The International Basketball Federation (Fiba) has unveiled what it claims to be one of the biggest and most comprehensive reimbursement schemes in sport, as the battle continues between it and Euroleague Basketball.
The insurance scheme, which is being introduced ahead of the first games of the 2019 World Cup qualifiers, covers male and female players in senior, as well as U17, U18, U19 and U20 national teams, for temporary total disablement and surgical expenses.
The scheme ensures that Fiba can compensate clubs for players injured while with the national team with benefits based on their salaries and the number of days lost. Additionally, clubs will be compensated by Fiba for surgical medical expenses incurred during national team duty.
Fiba said the new scheme, arranged with global insurance group Arch, marks a “major step forward” in the protection of players. It covers four times as many players than the previous arrangement – including wheelchair players – and includes games across all regions.

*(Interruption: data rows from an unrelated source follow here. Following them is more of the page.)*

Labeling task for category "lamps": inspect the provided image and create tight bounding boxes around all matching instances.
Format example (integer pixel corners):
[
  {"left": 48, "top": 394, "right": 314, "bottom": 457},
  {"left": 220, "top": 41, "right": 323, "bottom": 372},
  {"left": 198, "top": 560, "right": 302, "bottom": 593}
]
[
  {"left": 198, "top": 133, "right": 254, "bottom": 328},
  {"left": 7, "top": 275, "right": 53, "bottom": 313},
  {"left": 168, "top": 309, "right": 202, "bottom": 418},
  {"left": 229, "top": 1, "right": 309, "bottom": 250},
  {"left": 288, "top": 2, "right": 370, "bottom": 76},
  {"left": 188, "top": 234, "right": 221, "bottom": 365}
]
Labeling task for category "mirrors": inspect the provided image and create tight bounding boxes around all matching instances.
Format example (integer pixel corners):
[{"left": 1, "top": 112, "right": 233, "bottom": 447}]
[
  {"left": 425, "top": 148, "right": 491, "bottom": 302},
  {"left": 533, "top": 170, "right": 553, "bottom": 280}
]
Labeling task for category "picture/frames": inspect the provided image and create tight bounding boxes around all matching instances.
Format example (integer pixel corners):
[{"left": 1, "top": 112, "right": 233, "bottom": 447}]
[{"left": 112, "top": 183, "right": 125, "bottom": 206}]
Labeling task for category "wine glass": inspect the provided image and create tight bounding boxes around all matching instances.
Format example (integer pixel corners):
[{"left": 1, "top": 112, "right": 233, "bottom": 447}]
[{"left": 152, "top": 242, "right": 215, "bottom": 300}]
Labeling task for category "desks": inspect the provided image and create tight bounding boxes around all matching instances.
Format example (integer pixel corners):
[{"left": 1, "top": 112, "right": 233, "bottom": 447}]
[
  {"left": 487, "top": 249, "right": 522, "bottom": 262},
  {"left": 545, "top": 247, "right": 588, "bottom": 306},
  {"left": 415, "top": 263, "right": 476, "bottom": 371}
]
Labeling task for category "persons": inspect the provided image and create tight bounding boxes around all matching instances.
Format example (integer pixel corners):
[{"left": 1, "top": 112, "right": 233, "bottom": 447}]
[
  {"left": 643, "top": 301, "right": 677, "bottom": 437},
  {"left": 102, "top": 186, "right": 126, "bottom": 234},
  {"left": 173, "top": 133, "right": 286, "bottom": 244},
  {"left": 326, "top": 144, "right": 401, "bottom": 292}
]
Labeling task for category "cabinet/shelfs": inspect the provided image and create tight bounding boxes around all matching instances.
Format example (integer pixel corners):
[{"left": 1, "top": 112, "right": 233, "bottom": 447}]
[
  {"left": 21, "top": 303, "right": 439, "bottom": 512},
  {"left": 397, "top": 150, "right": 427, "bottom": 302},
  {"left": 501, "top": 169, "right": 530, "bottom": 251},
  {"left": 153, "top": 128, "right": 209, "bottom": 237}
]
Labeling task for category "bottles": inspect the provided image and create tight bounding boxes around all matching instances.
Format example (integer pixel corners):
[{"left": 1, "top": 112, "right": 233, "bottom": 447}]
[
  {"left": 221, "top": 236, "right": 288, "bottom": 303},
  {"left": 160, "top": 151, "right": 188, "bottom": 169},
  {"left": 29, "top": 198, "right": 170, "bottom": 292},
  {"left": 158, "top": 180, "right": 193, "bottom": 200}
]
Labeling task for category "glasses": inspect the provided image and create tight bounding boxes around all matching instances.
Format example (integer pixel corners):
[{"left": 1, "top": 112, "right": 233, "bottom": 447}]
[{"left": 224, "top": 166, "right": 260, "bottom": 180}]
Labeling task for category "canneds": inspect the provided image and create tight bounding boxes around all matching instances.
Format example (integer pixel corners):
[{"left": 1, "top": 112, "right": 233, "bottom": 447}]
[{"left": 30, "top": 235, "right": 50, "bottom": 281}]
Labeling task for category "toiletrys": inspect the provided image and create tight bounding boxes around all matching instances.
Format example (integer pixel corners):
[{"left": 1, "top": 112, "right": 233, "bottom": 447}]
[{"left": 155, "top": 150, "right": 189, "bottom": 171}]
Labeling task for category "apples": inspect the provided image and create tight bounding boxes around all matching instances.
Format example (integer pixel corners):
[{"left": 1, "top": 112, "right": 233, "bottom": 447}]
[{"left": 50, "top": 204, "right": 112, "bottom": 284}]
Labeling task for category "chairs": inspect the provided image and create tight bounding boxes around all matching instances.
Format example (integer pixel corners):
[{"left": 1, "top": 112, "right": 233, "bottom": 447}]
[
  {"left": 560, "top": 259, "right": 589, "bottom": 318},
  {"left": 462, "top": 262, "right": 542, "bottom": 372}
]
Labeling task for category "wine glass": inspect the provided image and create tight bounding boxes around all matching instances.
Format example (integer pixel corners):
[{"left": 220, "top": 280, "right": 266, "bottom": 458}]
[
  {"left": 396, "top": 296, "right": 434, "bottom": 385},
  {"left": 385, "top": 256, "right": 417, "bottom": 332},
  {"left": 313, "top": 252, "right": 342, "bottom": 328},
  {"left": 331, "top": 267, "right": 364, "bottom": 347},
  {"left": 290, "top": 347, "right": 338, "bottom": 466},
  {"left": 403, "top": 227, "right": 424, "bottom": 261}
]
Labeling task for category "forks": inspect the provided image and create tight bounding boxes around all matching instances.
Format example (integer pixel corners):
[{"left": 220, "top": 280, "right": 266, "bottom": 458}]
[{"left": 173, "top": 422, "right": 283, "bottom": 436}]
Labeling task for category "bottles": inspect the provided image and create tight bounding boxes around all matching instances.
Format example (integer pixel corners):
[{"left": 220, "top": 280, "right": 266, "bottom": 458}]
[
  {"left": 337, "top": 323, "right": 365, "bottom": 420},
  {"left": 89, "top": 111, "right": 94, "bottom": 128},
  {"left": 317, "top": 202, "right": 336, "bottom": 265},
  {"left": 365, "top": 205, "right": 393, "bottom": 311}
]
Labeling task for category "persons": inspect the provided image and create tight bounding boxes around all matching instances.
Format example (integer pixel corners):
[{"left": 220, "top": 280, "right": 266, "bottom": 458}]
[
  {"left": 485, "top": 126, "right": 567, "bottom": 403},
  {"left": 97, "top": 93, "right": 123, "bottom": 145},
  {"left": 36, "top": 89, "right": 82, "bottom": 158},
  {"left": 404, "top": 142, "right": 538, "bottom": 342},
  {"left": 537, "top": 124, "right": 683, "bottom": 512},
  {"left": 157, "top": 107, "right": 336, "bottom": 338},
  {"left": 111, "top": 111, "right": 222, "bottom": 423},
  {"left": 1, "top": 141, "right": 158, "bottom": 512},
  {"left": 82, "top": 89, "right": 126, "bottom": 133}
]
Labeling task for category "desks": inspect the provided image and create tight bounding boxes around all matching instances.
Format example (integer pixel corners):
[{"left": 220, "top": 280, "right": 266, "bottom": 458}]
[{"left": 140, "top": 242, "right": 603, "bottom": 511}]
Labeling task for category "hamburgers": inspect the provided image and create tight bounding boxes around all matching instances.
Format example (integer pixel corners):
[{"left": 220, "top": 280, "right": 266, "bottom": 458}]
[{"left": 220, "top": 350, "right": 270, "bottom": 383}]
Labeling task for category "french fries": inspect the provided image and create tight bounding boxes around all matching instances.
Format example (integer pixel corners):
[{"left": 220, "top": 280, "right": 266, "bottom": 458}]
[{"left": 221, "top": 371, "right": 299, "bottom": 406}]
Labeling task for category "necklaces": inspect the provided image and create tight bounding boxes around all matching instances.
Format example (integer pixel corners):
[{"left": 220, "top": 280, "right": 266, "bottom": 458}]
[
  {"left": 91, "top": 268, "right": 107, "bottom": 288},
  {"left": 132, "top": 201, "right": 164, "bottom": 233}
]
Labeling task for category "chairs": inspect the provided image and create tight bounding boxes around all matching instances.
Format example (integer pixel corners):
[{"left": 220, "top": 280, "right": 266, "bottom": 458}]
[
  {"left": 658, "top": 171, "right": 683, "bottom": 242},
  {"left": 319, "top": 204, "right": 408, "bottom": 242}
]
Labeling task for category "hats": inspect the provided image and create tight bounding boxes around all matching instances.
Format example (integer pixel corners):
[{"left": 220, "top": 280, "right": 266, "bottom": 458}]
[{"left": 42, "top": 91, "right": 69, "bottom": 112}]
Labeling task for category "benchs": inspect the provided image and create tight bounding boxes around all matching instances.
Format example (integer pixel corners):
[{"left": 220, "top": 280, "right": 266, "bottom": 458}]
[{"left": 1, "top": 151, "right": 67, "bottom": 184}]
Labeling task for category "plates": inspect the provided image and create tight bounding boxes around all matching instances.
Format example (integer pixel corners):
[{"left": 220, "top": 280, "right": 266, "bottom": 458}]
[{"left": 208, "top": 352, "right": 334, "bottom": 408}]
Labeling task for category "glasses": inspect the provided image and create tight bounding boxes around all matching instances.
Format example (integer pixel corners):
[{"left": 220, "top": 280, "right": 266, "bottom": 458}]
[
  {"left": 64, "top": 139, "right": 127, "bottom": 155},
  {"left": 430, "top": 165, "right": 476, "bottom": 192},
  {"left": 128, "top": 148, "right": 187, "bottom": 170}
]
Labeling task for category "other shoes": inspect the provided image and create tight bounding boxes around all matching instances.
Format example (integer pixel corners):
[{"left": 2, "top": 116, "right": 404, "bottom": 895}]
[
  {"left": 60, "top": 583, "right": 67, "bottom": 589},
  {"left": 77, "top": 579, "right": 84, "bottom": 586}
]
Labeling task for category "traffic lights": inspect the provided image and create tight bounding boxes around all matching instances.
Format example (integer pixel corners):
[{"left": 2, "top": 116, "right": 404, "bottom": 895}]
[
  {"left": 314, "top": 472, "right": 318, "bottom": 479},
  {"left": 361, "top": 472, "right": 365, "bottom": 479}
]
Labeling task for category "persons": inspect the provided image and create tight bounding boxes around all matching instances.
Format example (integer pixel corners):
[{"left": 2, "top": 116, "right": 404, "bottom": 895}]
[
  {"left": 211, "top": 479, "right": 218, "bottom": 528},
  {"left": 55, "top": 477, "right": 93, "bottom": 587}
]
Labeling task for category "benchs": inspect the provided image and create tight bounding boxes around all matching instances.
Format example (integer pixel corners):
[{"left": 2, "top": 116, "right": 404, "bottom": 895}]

By providing year-round cover at Fiba events, rather than in the summer only, the scheme is tailored to meet players’ needs under Fiba’s new calendar, introducing significant improvements to all the main conditions that applied in recent major competitions like EuroBasket 2017. Critically, Fiba said it reduces both the excess period and the scope of exemptions.
Patrick Baumann, Fiba secretary general, said: “This is great news for players who are the most important people in basketball. This new scheme has been introduced in recognition of the amazing contribution they make to national team competitions which are the locomotive of basketball.
“It is a priority for Fiba to protect the players who give everything for the national teams and this scheme ensures they don't have to worry about the financial implications of an injury which keeps them out of the game. It also respects the interests of the clubs who release players for national team competitions.”
Fiba and Euroleague Basketball, organising body of the EuroLeague, the top-tier club competition in European basketball, have been engaged in a long-running battle over the formation of the sport’s calendar. Player release for national team games and the potential workload for athletes have been at the heart of Euroleague’s concerns.
Fiba’s latest move comes after 31 members of the European Parliament last week signed a letter to European Commission president Jean-Claude-Juncker and the EU Commissioners for Competition and for Culture, Youth and Sport calling for intervention to ensure EuroLeague teams release players to represent their national teams in World Cup qualifying games.